Indusventure

"Alienating Parents"

Staff Writer | June 5 2017


What would you say about a mother who brainwashes her children into believing that his father is an infidel or a devil, who encourages them to threaten him, physically abuse him then deny that such incidents ever took place.


Think about a wife who grabs his husband’s private part in front of an adult son, dials 911 to intimidate him, tries to kill herself and her husband when he confronts her, instead of admitting her mistakes, alienates and separates children from their biological father just because she is hugely pissed off.


How you feel about a child who hides herself in the closet when her angry father is yelling at her mother. Would you not love a child who starts praying each time he sees his parents fighting?


How can you deal with a parent who has seven out of nine dominant Narcissistic Personality Disorders (NPD). It's a rare condition but it exists in people who have Arrogance, Grandiosity, Lack of Empathy, have Strong Sense of Entitlement, are in Excessive Need for Admiration, are Preoccupied with “Success” and are Envious of others. They believe that they are Unique while they Exploit others.


Life is full of challenges where one ranking narcissist often suffers from another of its kind. We all are childhood victims of some sort of trauma inflicted upon us by someone with dark personality, who happens to be a close relative.


It's not that important how one generation of narcissists unconsciously learn from their previous generation - That is given. What is more important is that how an alienated child consciously handles the “Narci Shock”.

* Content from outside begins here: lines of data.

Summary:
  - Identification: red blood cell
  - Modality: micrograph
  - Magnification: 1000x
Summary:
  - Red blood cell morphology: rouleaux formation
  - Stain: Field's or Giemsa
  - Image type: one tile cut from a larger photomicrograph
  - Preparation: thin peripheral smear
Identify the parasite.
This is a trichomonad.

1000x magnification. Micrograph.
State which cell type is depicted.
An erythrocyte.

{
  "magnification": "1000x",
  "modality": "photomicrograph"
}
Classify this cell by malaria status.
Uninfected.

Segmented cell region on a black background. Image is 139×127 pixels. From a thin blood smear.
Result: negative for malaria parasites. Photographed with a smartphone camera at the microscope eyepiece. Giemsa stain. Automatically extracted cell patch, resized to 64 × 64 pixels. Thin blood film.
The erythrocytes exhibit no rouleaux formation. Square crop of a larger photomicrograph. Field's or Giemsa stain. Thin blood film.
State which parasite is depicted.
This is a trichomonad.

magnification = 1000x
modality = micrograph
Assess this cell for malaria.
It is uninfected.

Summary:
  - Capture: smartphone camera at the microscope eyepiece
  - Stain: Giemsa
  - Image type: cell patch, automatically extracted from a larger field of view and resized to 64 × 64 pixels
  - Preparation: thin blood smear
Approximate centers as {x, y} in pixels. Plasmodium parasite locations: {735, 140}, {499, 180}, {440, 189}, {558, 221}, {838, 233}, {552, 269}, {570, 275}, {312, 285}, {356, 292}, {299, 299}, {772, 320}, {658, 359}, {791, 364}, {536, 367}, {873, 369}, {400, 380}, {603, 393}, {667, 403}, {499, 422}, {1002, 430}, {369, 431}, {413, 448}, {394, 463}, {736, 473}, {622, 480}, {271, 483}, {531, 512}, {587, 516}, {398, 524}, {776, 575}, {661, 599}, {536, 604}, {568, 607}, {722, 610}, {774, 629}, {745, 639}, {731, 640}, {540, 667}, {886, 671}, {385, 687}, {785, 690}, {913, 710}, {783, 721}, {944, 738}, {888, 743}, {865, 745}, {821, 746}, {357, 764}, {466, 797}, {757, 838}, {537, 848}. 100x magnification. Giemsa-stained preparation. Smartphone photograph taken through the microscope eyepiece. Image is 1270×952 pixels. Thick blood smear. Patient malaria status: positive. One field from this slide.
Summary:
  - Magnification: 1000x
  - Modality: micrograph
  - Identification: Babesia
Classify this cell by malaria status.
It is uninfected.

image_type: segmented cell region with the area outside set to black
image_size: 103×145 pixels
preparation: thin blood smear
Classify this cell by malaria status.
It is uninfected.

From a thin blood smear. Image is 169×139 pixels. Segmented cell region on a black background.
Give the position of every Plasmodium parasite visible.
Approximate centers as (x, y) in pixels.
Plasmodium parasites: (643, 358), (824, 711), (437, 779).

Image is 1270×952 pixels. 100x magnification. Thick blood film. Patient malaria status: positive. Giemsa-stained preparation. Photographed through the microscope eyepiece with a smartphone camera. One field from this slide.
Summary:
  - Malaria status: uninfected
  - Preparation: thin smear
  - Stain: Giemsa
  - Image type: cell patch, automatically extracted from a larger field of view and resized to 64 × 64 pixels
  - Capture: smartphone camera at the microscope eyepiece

If your children are not talking to you, avoiding you, or running away from you, it means they are either struggling with their own or someone else's psychosis.


Multiple studies show that there are three (3) types of children who grow under the horrifying shadow of a narcissistic parent; 1) Children who have no sense of the self and become copycat narcissists, 2) Children who understand they were victims of a narcissist parent who deserve their hate or admiration, and finally, 3) Those who understand why and how they became target of an egomaniac in the family but they don't victimize others because of their own temperamental and forgiving nature.


That's how the generational cycle of narcissism is broken.